WORK TO BE COMPLETED:
Extract each line of the records below that contains the word "switch".

(Beginning of INPUT DATA)

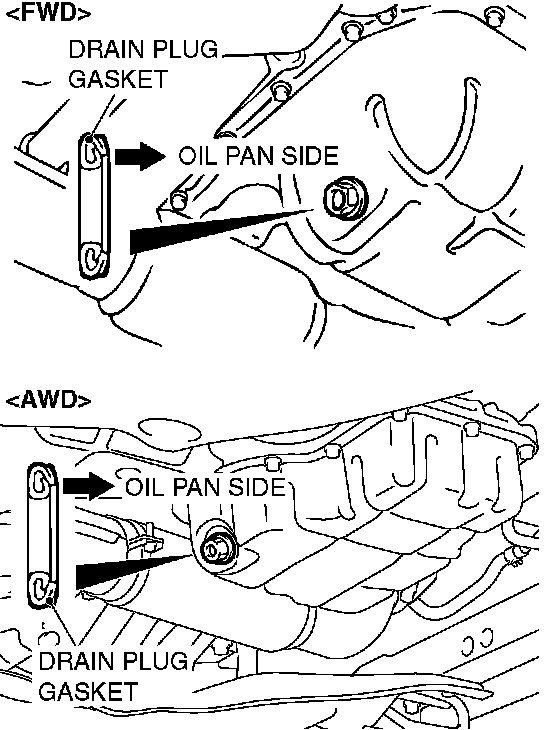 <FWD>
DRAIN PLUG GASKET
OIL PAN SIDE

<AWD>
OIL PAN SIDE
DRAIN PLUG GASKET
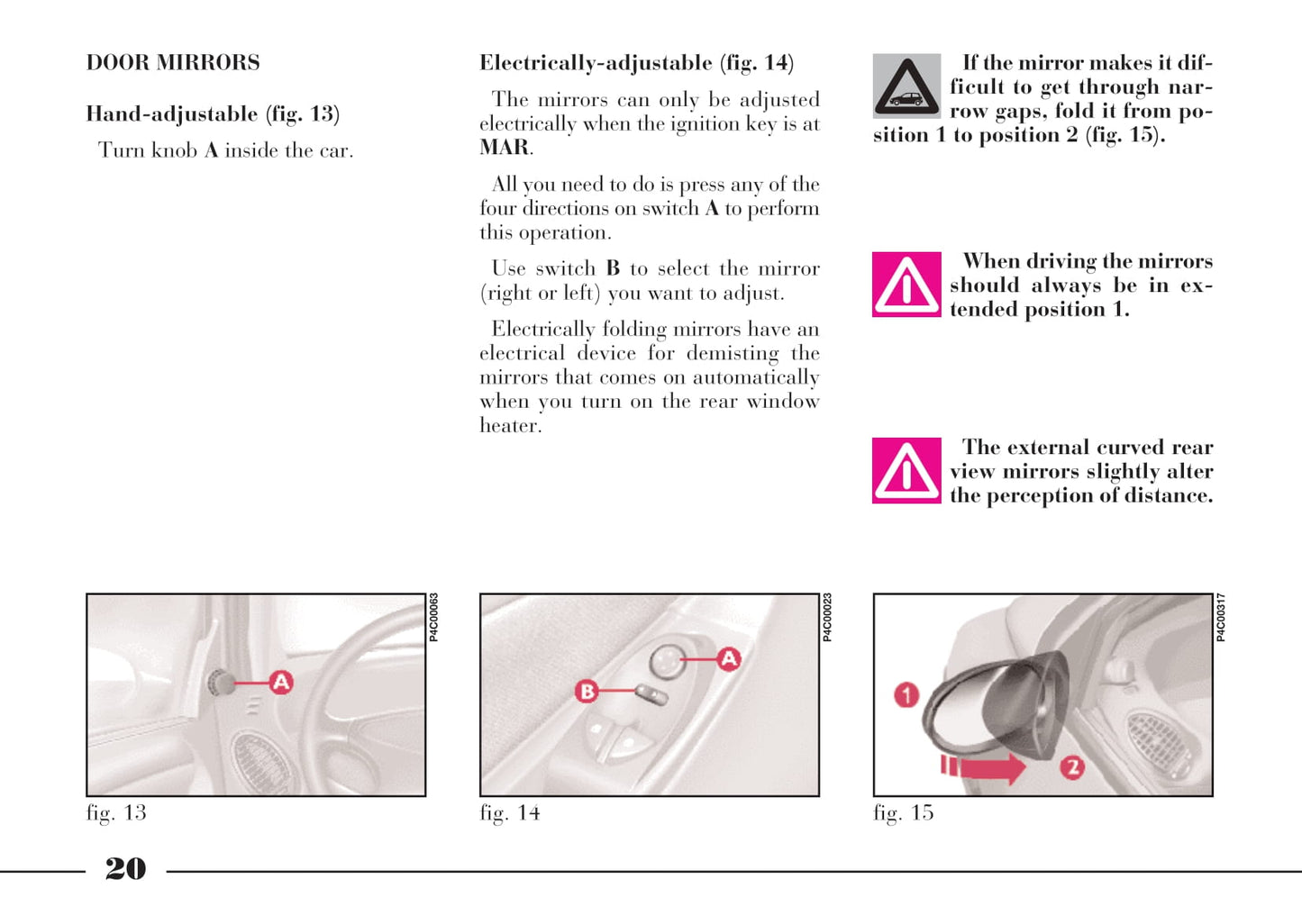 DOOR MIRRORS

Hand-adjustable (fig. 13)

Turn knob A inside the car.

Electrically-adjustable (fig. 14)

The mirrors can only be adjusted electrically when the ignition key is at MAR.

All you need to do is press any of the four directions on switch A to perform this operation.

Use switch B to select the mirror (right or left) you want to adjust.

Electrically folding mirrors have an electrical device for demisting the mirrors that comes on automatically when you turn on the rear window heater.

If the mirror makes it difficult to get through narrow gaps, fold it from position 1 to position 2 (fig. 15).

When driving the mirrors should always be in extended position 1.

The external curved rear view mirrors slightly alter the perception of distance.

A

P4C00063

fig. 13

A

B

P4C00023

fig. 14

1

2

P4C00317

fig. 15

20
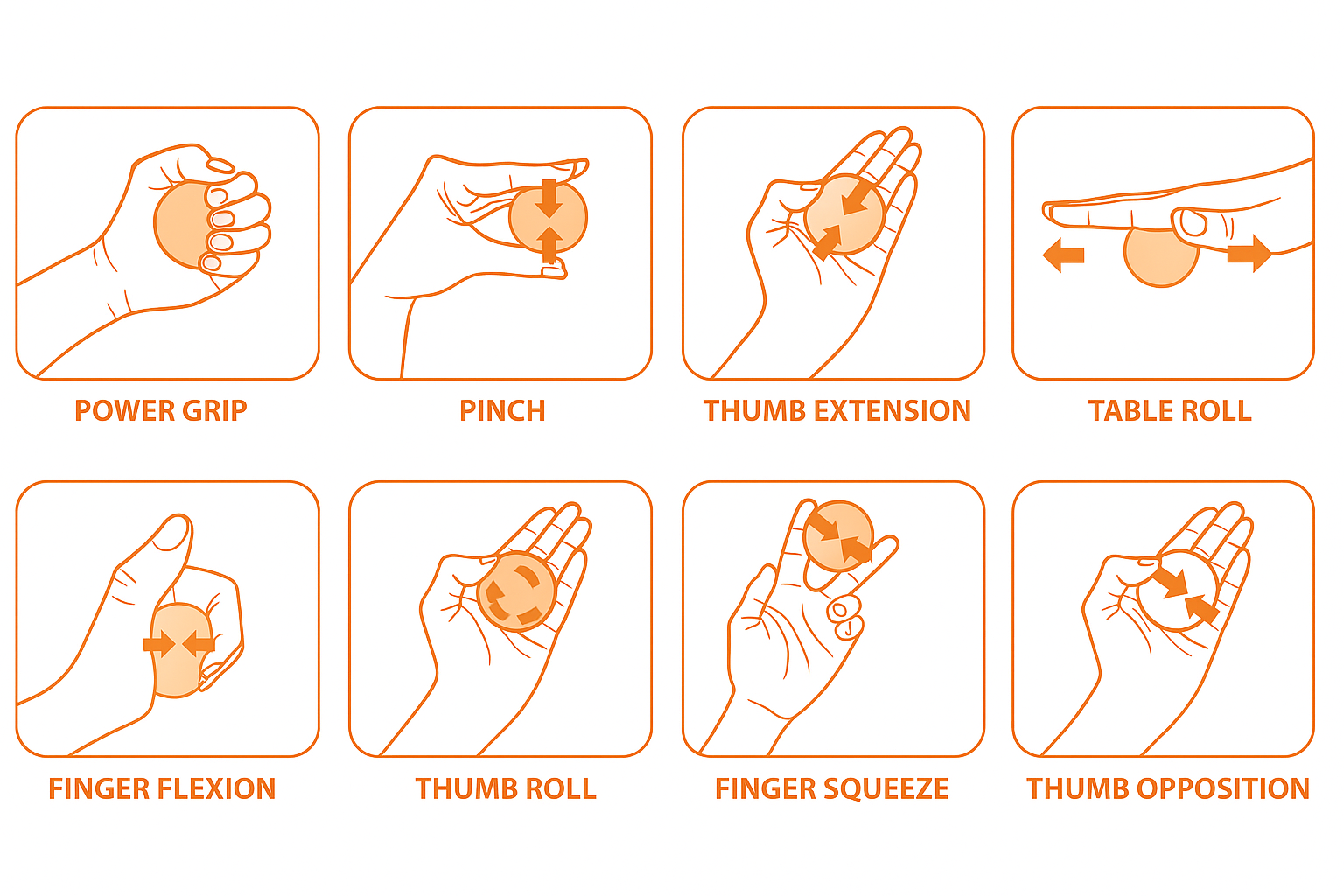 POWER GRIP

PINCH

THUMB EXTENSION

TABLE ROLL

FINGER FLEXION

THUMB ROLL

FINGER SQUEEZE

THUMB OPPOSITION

(End of INPUT DATA)
(Beginning of INPUT DATA)

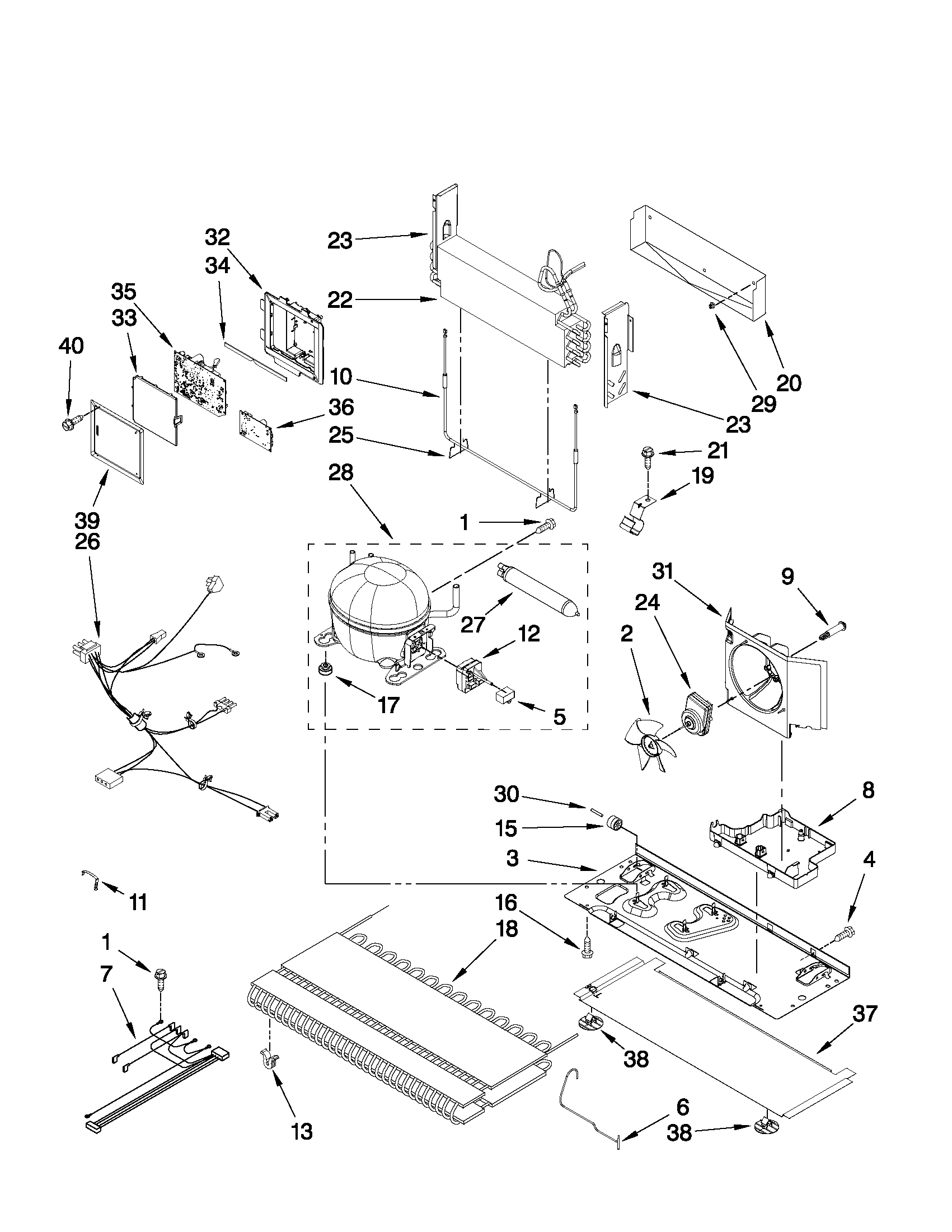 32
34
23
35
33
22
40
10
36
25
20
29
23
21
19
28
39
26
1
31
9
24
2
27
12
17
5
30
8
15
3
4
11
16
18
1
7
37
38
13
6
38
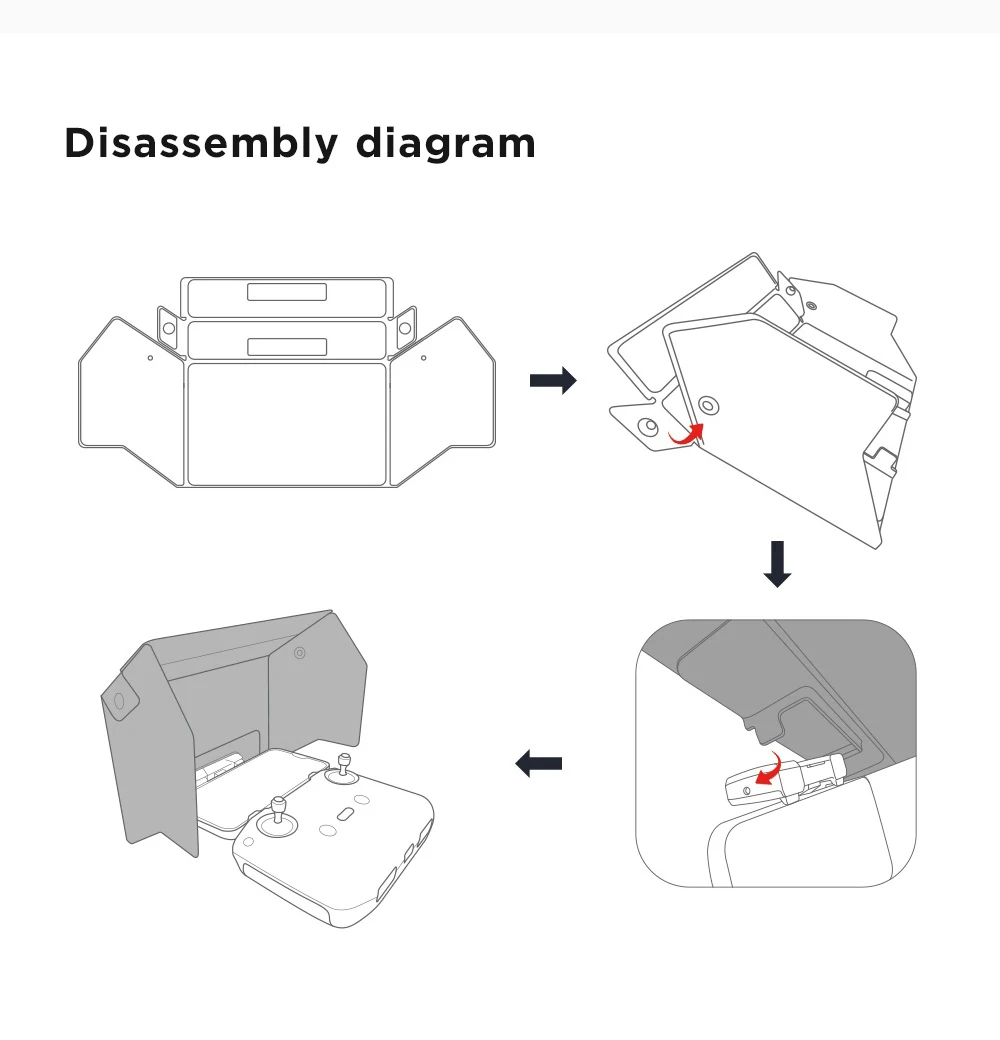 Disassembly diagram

(End of INPUT DATA)
(Beginning of INPUT DATA)

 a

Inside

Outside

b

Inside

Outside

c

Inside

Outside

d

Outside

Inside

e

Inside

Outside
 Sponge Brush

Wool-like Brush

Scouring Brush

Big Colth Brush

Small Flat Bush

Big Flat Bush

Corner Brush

(End of INPUT DATA)

OUTPUT OF THE EXERCISE:
All you need to do is press any of the four directions on switch A to perform this operation.
Use switch B to select the mirror (right or left) you want to adjust.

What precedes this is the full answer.